Nabi—shallallahu ‘alaihi wa sallam—bertanya kepada Hushain, “Berapa ilah yang engkau sembah?”Hushain menjawab, “Tujuh: enam di bumi dan satu di atas langit.”Nabi bertanya, “Siapa yang engkau tujukan perasaan harap dan cemasmu?”Hushain menjawab, “Ilah yang di atas langit.”Nabi bersabda, “Maka, tinggalkan yang enam dan sembahlah ilah yang di atas langit. Aku akan mengajarimu dua doa.”Hushain pun masuk Islam dan Nabi—shallallahu ‘alaihi wa sallam—mengajarinya untuk berdoa, “Ya Allah, berilah ilham yang membimbingku dan jagalah aku dari kejahatan jiwaku.” (HR. At-Tirmidzi nomor 3483).

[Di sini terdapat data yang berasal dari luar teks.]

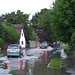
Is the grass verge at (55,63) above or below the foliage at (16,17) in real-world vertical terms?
below

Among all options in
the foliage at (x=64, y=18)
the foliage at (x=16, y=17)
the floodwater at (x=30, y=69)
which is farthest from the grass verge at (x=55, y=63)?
the foliage at (x=16, y=17)

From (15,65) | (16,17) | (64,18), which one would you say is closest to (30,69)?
(15,65)

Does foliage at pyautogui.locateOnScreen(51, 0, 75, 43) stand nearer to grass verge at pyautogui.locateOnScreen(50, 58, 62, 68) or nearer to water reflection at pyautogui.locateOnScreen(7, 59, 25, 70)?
grass verge at pyautogui.locateOnScreen(50, 58, 62, 68)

وَفِيمَا نُقِلَ مِنۡ عَلَامَاتِ النَّبِيِّ ﷺ وَأَصۡحَابِهِ فِي الۡكُتُبِ
الۡمُتَقَدِّمَةِ أَنَّهُمۡ يَسۡجُدُونَ بِالۡأَرۡضِ، وَيَزۡعُمُونَ أَنَّ
إِلَٰهَهُمۡ فِي السَّمَاءِ.
Juga apa yang dinukilkan berupa ciri-ciri Nabi—shallallahu ‘alaihi wa sallam—dan para sahabatnya di dalam kitab-kitab terdahulu bahwa mereka sujud di muka bumi dan menganggap bahwa ilah mereka di atas langit.

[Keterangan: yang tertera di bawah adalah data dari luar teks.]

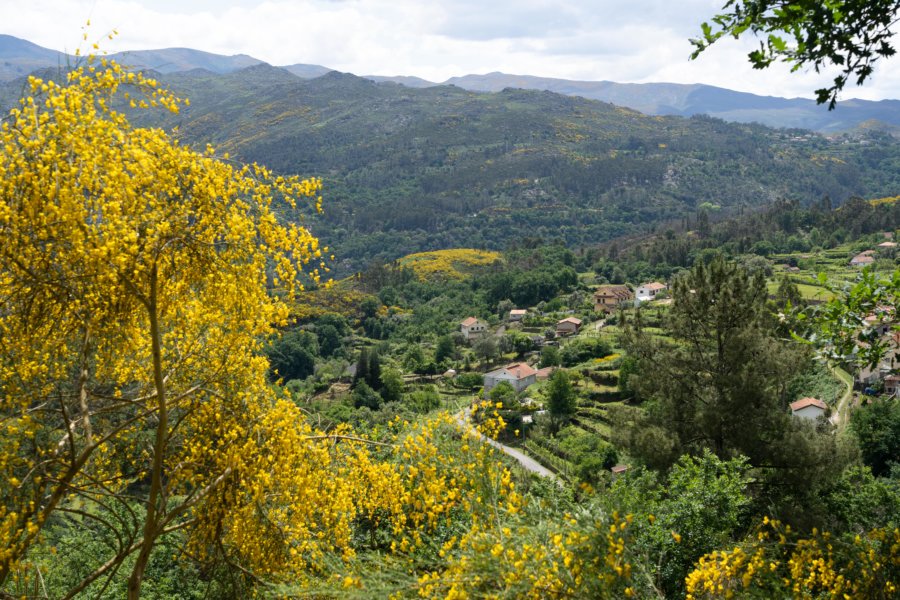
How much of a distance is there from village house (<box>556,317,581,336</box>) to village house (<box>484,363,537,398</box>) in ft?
40.4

وَرَوَى أَبُو دَاوُدَ فِي (سُنَنِهِ) أَنَّ النَّبِيَّ ﷺ قَالَ: (إِنَّ مَا
بَيۡنَ سَمَاءٍ إِلَى سَمَاءٍ مَسِيرَةُ كَذَا وَكَذَا – وَذَكَرَ الۡخَبَرَ
إِلَى قَوۡلِهِ: وَفَوۡقَ ذٰلِكَ الۡعَرۡشُ وَاللهُ سُبۡحَانَهُ فَوۡقَ
ذٰلِكَ).
Abu Dawud meriwayatkan di dalam Sunan-nya bahwa Nabi—shallallahu ‘alaihi wa sallam—bersabda, “Sesungguhnya jarak antara satu langit dengan langit lainnya adalah sejauh perjalanan begini dan begini.” Beliau menyebutkan kabar ini hingga sabda beliau, “Dan di atas langit itu adalah arasy. Dan Allah—Maha Suci Dia—di atas arasy itu.”

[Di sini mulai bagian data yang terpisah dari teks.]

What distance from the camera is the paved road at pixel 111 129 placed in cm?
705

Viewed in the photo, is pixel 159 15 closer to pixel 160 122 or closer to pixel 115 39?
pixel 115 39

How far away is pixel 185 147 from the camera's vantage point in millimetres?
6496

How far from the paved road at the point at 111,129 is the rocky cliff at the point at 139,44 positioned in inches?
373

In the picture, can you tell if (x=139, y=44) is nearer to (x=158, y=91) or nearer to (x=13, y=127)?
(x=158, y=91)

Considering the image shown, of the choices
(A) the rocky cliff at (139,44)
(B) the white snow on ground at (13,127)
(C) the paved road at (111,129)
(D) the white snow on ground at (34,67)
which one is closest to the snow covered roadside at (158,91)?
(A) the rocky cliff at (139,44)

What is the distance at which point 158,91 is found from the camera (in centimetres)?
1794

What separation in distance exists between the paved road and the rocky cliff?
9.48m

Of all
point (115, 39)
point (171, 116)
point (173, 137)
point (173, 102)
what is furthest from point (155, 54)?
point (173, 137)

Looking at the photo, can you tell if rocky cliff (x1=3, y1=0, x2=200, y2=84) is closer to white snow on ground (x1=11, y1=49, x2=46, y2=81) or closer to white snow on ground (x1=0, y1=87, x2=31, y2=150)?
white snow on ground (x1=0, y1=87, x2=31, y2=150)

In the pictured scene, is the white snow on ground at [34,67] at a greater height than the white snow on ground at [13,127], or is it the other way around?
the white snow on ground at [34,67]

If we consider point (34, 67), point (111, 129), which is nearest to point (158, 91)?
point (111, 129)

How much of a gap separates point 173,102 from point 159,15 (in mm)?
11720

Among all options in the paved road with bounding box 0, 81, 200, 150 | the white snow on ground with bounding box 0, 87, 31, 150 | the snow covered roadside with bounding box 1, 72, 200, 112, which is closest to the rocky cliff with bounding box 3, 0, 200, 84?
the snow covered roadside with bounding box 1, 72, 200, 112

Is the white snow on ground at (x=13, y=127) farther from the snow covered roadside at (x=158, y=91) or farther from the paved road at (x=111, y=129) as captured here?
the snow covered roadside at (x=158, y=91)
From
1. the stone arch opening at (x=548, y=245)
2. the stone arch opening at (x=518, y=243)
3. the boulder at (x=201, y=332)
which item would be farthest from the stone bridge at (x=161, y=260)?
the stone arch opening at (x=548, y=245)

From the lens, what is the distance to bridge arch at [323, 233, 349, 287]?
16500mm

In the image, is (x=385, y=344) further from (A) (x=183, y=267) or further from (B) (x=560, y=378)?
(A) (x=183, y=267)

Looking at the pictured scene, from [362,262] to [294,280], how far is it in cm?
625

فَهَٰذَا وَمَا أَشۡبَهَهُ مِمَّا أَجۡمَعَ السَّلَفُ رَحِمَهُمُ اللهُ عَلَى
نَقۡلِهِ وَقَبُولِهِ، وَلَمۡ يُتَعَرَّضۡ لِرَدِّهِ وَلَا تَأۡوِيلِهِ وَلَا
تَشۡبِيهِهِ وَلَا تَمۡثِيلِهِ.
Inilah sifat tinggi dan sifat yang semisalnya adalah termasuk hal yang disepakati oleh para ulama salaf—rahimahumullah—akan penukilan dan penerimaannya. Tidak boleh disimpangkan untuk menolaknya, menakwilnya, dan menyerupakannya. [2]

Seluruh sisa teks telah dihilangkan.